Tofu Scramble with Basil
Tofu gets such a bad rap. Sure it’s a blubbery white block of who-knows-what (soy) that is completely tasteless, but that doesn’t mean we should all be haters! Once I learned how to cook with tofu and flavor it correctly, I started to really love it. And isn’t that the case with most foods? I mean, who sits around eating completely plain egg whites or chicken breast with absolutely no sauce or seasonings?
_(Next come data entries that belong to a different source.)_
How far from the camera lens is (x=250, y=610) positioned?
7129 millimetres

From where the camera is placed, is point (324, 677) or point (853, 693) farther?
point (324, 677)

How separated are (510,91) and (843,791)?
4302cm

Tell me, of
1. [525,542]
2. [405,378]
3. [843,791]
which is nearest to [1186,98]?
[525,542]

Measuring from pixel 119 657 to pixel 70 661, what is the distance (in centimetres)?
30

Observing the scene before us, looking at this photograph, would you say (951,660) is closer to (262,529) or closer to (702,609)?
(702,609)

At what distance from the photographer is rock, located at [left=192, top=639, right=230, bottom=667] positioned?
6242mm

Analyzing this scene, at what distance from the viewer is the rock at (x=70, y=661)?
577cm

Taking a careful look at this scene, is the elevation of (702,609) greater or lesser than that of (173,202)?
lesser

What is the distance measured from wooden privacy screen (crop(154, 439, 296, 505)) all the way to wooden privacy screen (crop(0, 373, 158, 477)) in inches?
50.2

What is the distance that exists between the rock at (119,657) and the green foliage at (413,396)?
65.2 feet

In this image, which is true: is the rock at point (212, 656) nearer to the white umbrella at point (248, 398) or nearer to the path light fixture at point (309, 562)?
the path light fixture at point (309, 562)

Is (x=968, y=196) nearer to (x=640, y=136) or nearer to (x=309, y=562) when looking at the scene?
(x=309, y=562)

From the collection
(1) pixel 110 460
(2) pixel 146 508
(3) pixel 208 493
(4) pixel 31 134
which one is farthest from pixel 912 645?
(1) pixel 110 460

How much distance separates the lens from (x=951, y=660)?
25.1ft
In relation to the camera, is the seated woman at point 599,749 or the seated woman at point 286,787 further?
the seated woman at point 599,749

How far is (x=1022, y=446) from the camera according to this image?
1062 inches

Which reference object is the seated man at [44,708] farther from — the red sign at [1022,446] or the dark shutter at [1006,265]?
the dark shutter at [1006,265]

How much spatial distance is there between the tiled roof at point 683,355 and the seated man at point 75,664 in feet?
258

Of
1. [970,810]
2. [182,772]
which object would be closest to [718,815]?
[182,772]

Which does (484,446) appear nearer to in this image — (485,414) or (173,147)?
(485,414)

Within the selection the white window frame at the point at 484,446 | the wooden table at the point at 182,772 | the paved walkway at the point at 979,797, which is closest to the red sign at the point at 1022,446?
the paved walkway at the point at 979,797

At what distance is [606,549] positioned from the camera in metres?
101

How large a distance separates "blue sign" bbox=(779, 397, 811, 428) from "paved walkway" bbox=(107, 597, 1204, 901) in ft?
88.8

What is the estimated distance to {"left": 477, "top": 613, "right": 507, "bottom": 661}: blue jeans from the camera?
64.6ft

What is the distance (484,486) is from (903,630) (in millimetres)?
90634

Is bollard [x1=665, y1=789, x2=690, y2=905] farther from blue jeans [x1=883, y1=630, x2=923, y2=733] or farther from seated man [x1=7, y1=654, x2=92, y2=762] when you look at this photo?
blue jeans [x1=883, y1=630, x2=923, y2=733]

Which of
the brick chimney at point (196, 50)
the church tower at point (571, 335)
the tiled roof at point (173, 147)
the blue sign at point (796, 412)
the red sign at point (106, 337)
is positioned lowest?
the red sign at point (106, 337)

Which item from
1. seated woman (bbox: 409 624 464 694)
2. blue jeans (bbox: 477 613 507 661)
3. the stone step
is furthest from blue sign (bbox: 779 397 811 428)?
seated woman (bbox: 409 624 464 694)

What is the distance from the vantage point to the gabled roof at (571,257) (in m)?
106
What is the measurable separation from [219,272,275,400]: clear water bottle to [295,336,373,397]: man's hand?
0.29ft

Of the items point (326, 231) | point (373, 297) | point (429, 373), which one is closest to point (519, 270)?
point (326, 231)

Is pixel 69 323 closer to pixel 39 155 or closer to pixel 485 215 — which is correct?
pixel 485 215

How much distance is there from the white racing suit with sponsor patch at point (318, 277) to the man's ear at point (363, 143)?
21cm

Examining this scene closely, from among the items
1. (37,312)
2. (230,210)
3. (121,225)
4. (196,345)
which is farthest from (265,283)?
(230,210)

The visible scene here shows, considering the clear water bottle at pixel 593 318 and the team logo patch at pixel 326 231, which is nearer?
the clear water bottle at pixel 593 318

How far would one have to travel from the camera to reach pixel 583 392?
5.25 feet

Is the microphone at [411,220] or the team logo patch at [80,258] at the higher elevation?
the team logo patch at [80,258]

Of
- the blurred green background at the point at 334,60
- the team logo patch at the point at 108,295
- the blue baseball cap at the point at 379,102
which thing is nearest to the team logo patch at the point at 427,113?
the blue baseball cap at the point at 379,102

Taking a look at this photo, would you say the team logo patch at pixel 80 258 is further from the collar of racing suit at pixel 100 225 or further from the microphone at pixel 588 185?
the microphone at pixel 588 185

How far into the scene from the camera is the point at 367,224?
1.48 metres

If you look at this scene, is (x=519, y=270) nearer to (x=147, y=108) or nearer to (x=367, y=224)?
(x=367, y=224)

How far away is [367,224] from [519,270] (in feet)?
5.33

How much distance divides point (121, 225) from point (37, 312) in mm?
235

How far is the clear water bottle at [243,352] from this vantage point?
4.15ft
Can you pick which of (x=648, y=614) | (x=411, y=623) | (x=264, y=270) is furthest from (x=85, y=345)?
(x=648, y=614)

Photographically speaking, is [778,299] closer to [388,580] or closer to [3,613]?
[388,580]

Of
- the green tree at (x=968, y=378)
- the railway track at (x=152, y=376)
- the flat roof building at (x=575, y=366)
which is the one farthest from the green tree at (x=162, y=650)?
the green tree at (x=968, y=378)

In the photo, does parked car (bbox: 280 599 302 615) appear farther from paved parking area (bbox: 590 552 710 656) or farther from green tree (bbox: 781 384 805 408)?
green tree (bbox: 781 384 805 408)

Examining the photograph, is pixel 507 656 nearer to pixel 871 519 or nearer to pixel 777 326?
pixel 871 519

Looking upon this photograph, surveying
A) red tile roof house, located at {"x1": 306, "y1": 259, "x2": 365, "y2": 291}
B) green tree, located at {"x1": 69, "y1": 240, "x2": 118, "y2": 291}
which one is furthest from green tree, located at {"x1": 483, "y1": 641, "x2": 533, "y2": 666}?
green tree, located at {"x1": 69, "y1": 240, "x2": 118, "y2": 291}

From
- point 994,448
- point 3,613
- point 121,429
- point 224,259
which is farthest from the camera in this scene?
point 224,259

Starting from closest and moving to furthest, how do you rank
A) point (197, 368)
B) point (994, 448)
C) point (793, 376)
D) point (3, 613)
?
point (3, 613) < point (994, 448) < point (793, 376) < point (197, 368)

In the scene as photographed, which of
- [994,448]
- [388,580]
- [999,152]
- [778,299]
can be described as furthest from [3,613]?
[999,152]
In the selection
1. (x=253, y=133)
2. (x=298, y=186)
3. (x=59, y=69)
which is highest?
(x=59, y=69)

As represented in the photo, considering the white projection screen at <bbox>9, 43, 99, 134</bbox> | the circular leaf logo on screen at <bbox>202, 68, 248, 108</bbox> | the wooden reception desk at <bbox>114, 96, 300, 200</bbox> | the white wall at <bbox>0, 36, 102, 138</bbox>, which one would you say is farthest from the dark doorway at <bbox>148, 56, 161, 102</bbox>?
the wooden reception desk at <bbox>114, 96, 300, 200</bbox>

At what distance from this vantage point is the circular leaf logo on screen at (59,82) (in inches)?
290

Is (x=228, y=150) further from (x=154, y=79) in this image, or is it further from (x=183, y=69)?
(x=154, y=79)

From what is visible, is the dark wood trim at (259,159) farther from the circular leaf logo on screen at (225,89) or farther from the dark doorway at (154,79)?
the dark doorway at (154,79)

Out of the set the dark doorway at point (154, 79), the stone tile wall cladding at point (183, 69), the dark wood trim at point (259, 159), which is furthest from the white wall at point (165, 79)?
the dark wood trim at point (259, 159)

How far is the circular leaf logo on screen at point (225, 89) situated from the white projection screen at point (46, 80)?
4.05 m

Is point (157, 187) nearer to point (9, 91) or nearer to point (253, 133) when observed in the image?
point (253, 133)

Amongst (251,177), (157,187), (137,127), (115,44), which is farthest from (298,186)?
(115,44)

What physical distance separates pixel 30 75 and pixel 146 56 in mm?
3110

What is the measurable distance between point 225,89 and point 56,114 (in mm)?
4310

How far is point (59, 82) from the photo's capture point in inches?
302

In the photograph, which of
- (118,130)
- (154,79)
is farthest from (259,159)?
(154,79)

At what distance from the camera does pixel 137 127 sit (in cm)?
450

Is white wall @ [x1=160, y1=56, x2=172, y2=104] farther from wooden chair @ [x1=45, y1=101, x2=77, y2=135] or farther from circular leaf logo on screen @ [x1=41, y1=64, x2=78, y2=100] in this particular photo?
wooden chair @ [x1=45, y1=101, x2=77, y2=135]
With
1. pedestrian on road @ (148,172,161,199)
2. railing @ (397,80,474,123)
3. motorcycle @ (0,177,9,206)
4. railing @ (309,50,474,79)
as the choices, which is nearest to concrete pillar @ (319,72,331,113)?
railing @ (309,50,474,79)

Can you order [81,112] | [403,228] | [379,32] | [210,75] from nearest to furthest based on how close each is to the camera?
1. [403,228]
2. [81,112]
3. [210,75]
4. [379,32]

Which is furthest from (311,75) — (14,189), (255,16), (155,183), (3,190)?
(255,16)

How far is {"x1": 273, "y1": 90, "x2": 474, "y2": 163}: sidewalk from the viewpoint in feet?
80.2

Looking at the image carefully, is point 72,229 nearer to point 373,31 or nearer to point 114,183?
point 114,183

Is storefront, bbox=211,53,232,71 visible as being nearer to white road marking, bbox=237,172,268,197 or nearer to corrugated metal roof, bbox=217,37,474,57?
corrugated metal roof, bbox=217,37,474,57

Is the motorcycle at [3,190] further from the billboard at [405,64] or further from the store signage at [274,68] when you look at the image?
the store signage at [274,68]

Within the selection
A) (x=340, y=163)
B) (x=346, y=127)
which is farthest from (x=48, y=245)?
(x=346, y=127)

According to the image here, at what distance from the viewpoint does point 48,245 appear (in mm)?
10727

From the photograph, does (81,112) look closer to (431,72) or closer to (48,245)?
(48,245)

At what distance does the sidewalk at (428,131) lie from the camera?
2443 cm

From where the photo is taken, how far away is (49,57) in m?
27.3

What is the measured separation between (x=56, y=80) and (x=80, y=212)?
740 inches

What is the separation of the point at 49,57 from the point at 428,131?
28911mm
Bland.
It’s been a while since I made tofu the main star of a meal so I used a block to whip up this Tofu Basil Scramble:
- 1 block firm tofu, drained and squeezed of as much water as possible, fork mash
- 1 container sliced white mushrooms
- 2 cups baby spinach leaves
- 1 bell pepper, diced
- 1 white onion, diced
- 1 Tbsp nutritional yeast
- 1 tsp sea salt
- 1/2 tsp turmeric
- 5-10 fresh basil leaves, cut into ribbons (chiffonade)
- olive oil
- hot sauce to taste
Heat oil in a pan and add mushrooms, pepper, and onion. Sautee until all have softened, about 5-7 minutes. Mix in salt and nutritional yeast, then add tofu, basil and spinach. Let this cook for another five minutes, mixing every few minutes to combine. Top with hot sauce or sriracha sauce if you like a little kick in the pants.